=== TEXT BLOCK ===
◆ ◆ ◆ ◆ ◆

Improving new matching code so it works more precisely according to t…

…he semantic map by default.
gehhxing · Mar 25, 2016 · 5bb9261 · 5bb9261
1 parent b151858
commit 5bb9261
Showing 1 changed file with 22 additions and 13 deletions.
diff --git a/doodle.py b/doodle.py
@@ -23,10 +23,10 @@
 add_arg('--content-weight', default=10.0, type=float,       help='Weight of content relative to style.')
 add_arg('--content-layers', default='4_2', type=str,        help='The layer with which to match content.')
 add_arg('--style',          required=True, type=str,        help='Style image path to extract patches.')
-add_arg('--style-weight',   default=50.0, type=float,       help='Weight of style relative to content.')
+add_arg('--style-weight',   default=25.0, type=float,       help='Weight of style relative to content.')

◆ ◆ ◆ ◆ ◆

(Extracted data entries)
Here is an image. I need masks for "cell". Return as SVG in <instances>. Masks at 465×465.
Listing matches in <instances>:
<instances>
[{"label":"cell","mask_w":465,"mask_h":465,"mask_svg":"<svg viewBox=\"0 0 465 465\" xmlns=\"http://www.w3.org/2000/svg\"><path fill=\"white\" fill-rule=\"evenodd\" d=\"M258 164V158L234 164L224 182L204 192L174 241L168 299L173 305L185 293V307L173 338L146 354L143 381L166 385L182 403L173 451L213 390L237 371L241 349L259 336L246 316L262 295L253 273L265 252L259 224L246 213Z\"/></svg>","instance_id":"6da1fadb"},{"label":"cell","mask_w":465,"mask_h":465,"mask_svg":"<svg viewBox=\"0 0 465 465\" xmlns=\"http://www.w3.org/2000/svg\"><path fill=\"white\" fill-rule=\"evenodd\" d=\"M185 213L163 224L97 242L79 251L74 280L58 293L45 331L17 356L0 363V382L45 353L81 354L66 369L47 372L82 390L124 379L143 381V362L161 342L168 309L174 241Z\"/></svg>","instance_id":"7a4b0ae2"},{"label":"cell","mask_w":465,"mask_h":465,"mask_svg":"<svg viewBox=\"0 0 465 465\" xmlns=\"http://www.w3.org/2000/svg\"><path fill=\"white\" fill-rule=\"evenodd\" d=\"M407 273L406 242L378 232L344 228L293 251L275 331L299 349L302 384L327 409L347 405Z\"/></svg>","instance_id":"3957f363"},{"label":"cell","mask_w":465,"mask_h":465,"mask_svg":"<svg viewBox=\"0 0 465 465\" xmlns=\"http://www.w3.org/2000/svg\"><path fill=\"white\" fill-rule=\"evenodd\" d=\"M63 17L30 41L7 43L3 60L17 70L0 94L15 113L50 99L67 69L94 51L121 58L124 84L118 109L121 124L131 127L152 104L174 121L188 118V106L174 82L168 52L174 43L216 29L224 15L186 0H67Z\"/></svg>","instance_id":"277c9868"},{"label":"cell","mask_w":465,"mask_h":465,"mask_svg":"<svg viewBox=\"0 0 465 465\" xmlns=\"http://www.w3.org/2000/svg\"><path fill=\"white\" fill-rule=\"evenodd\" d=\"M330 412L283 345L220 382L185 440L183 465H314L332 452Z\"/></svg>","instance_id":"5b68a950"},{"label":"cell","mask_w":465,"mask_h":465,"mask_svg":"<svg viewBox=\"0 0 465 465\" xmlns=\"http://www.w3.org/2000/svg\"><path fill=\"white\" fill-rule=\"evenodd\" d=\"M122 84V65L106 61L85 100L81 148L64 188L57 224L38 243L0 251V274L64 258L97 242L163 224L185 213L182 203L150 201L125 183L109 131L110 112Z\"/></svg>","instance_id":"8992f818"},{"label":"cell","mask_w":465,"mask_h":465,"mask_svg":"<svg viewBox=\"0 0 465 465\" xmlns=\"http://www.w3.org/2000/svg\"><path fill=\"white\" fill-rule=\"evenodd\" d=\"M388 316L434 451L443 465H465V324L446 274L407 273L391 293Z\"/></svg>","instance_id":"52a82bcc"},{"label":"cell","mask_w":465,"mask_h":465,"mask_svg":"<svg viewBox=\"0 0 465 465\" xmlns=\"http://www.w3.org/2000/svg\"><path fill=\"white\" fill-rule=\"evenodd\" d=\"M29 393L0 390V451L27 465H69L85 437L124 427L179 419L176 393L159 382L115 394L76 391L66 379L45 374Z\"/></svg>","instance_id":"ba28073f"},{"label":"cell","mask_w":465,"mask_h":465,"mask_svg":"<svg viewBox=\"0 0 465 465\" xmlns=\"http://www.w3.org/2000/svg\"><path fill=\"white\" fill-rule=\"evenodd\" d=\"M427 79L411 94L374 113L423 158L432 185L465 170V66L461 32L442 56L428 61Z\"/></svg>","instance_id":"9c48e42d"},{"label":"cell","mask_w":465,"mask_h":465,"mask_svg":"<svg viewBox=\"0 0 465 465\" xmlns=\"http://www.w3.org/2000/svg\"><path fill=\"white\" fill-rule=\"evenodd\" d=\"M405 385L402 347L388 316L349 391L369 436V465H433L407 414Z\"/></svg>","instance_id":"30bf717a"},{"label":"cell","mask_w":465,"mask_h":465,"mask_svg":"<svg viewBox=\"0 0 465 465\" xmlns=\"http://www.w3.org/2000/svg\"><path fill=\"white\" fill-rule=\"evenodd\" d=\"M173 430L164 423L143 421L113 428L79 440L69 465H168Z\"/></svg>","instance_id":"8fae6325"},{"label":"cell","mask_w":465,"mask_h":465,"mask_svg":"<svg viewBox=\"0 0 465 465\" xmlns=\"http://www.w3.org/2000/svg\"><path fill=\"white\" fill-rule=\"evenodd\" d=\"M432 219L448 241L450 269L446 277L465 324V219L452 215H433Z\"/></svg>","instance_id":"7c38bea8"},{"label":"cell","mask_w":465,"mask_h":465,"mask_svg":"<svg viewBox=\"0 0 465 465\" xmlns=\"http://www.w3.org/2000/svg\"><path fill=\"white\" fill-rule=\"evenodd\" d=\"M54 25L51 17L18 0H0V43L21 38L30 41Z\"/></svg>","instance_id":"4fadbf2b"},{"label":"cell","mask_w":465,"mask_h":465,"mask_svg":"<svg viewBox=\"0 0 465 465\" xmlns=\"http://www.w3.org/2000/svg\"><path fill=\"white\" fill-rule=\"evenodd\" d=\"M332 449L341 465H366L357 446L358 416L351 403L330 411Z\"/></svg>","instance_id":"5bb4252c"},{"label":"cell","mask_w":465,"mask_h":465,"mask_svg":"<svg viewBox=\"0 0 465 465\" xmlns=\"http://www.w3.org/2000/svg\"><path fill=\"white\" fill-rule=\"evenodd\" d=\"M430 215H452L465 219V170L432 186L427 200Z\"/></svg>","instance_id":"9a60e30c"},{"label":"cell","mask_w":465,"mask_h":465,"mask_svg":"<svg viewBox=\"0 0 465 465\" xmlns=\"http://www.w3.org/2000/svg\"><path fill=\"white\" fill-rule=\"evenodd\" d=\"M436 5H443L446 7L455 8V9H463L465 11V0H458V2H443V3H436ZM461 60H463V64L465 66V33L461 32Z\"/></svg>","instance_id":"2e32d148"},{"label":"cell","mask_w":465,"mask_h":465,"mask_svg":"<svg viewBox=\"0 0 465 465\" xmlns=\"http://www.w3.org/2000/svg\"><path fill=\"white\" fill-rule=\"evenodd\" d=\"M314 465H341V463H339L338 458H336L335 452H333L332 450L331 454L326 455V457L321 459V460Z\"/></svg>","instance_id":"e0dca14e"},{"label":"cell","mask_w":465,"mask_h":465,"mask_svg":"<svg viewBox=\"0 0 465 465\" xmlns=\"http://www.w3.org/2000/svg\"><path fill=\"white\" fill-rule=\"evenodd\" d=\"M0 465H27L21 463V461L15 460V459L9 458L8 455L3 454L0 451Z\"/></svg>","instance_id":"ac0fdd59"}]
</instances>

◆ ◆ ◆ ◆ ◆

=== TASKS ===
1. Count the lines in the entries that contain the string "instances". Case counts. Reply with the number alone.
2. Continue the doodle.py commit diff from the point where it stops.

=== RESPONSES TO THE TASKS ===
1. 4

2.
 add_arg('--style-layers',   default='3_1,4_1', type=str,    help='The layers to match style patches.')
 add_arg('--semantic-ext',   default='_sem.png', type=str,   help='File extension for the semantic maps.')
-add_arg('--semantic-weight', default=1.0, type=float,       help='Global weight of semantics vs. features.')
+add_arg('--semantic-weight', default=10.0, type=float,      help='Global weight of semantics vs. features.')
 add_arg('--output',         default='output.png', type=str, help='Output image path to save once done.')
 add_arg('--resolutions',    default=3, type=int,            help='Number of image scales to process.')
 add_arg('--smoothness',     default=1E+0, type=float,       help='Weight of image smoothing scheme.')
@@ -124,16 +124,20 @@ def setup_model(self):
 
         # Second network for the semantic layers.  This dynamically downsamples the map and concatenates it.
         net['map'] = InputLayer((1, 3, None, None))
+        net['map1_1'] = PoolLayer(net['map'], 2, mode='average_exc_pad')
         net['map2_1'] = PoolLayer(net['map'], 2, mode='average_exc_pad')
         net['map3_1'] = PoolLayer(net['map'], 4, mode='average_exc_pad')
         net['map4_1'] = PoolLayer(net['map'], 8, mode='average_exc_pad')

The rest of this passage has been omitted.